Hang baru-baru ini memperoleh gelar Master dalam bidang Penyutradraan Dokumenter di sebuah konsorsium tiga universitas di Eropa di bawah program Master Joint DocNomads di Lisboa, Budapest dan Brussels.
Pham Thu Hang has worked as a researcher in Vietnam Institute of Culture and Art since 2004. She later joined HanoiDoclab, a breakthrough documentary and video art center in Hanoi where she made several short documentary films. She has since decided to add her voice in the small but active and growing community of young independent documentary filmmakers in Vietnam.
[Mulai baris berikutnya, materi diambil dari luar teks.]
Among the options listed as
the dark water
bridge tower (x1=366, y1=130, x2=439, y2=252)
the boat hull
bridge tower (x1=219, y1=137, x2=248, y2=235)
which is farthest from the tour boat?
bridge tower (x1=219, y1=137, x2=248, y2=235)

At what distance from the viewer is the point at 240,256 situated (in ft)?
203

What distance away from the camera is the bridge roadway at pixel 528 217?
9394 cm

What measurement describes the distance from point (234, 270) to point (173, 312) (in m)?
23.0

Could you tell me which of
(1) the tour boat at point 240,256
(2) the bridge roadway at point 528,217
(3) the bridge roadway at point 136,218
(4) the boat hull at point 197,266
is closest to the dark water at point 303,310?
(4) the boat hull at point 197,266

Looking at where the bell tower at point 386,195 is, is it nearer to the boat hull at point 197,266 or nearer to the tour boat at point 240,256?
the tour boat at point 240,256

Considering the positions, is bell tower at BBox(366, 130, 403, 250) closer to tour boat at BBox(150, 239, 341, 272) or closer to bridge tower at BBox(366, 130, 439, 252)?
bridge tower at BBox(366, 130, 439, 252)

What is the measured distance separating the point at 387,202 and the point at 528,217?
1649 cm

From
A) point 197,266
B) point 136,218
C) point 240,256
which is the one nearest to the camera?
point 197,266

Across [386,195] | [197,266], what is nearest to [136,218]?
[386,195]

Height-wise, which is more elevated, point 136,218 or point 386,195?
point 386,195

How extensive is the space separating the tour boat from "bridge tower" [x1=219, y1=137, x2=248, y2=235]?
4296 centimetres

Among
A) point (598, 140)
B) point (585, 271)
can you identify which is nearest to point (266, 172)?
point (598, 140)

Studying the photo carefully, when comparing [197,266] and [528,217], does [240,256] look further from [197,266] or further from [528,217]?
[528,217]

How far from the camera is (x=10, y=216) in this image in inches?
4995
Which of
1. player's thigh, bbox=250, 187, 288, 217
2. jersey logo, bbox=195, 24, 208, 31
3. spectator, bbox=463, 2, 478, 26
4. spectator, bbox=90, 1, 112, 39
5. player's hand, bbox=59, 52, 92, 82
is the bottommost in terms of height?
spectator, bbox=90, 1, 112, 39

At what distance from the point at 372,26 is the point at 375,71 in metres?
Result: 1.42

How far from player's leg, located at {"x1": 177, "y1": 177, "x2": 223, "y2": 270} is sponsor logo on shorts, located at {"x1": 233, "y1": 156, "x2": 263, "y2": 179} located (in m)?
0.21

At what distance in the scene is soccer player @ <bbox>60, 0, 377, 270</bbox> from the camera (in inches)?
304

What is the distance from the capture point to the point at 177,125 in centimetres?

Hang recently obtained her Master’s in Documentary Directing in a consortium of three universities in Europe under the DocNomads Joint Master program in Lisbon, Budapest and Brussels.
About the Host
Luthfan Nur Rochman (19 Agustus 1993) adalah seorang pembuat film yang berbasis di Jakarta. Lulusan Arkeologi, Universitas Indonesia, ini sehari-harinya juga berkegiatan di Milisifilem Collective, sembari menyalurkan hobinya dalam mengulik budaya manga Jepang.
Luthfan adalah salah satu anggota tim selektor ARKIPEL bromocorah.
Luthfan Nur Rochman (August 19, 1993) is a filmmaker based in Jakarta. A graduate of Archaeology, University of Indonesia, in his daily life he is a member of Milisifilem Collective while still doing his hobby in invoking Japanese manga culture.
Luthfan is one of the selector members at ARKIPEL bromocorah.